- Dudhani Location in Jharkhand, India Dudhani Dudhani (India)
- Coordinates: 24°16′42″N 87°14′27″E﻿ / ﻿24.278367°N 87.240778°E
- Country: India
- State: Jharkhand
- District: Dumka

Area
- • Total: 1.13 km^{2} (0.44 sq mi)

Population (2011)
- • Total: 71,117
- • Density: 62,900/km^{2} (163,000/sq mi)

Languages (*For language details see Dumka (community development block)#Language and religion)
- • Official: Hindi, Urdu
- Time zone: UTC+5:30 (IST)
- PIN: 814110
- Telephone/ STD code: 06434
- Lok Sabha constituency: Dumka
- Vidhan Sabha constituency: Dumka
- Website: dumka.nic.in

= Dudhani, Dumka =

Dudhani is a census town in Dumka CD block in Dumka subdivision of Dumka district in the Indian state of Jharkhand.

==Geography==

===Location===
Dudhani is located at .

===Overview===
The map shows a large area, which is a plateau with low hills, except in the eastern portion where the Rajmahal hills intrude into this area and the Ramgarh hills are there. The south-western portion is just a rolling upland. The entire area is overwhelmingly rural with only small pockets of urbanisation.

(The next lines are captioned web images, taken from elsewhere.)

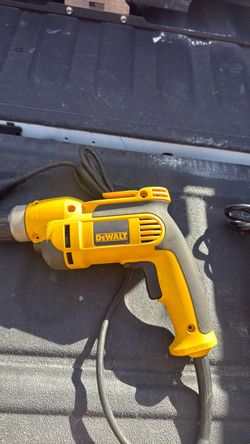 Miscellaneous Electric Power Hand Tools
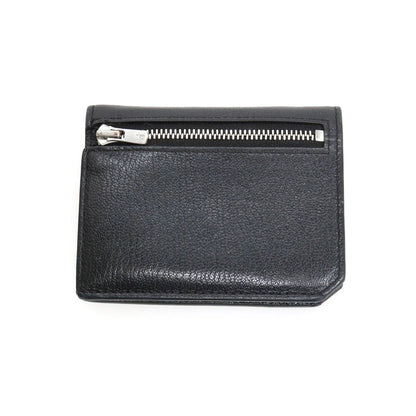 【中古】ラルコバレーノ L&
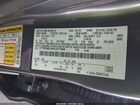 2023 Ford Ranger Xlt Серый vin: 1FTER4EH4PLE17566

Note: The full screen map is interesting. All places marked on the map are linked in the full screen map and one can easily move on to another page of his/her choice. Enlarge the full screen map to see what else is there – one gets railway connections, many more road connections and so on.

===Area===
Dudhani has an area of 1.13 km^{2}.

==Demographics==
According to the 2011 Census of India, Dudhani had a total population of 7,117, of which 3,761 (53%) were males and 3,356 (47%) were females. Population in the age range 0–6 years was 940. The total number of literate persons in Dudhani was 6,177 (84.91% of the population over 6 years).

==Infrastructure==
According to the District Census Handbook 2011, Dumka, Dudhani covered an area of 1.13 km^{2}. Among the civic amenities, it had 59 km roads with both open and closed drains, the protected water supply involved uncovered well, hand pump. It had 1,128 domestic electric connections. Among the medical facilities, it had 15 hospitals, 1 dispensary, 1 health centre, 1 family welfare centre, 1 maternity and child welfare centre, 1 maternity home, 1 nursing home, 3 charitable hospital/ nursing homes, 1 veterinary hospital, 50 medicine shops. Among the educational facilities it had 10 primary schools, 8 middle schools, 5 secondary schools, 3 senior secondary schools, 1 general degree college. Among the social, cultural and recreational facilities it had 2 orphanage homes, 1 working women's hostel, 1 stadium, 2 cinema theatres, 2 auditorium/ public halls, 2 public libraries, 2 reading rooms. An important item it produced was furniture. It had the branch offices of 5 nationalised bank, 3 private commercial banks, 4 cooperative bank, 5 agricultural credit society, 3 non-agricultural credit societies.

==Transport==
Dumka railway station, on the Jasidih-Dumka-Rampurhat line, is located nearby.

==Education==
St. Mary's is a Hindi-medium coeducational institution established in 2002. It has facilities for teaching from class I to class X.

Government Middle School Dudhani is a Hindi-medium coeducational institution established in 1919. It has facilities for teaching from class I to class VIII.

Modern English School is an English-medium coeducational institution established in 2001. It has facilities for teaching from class I to class VI.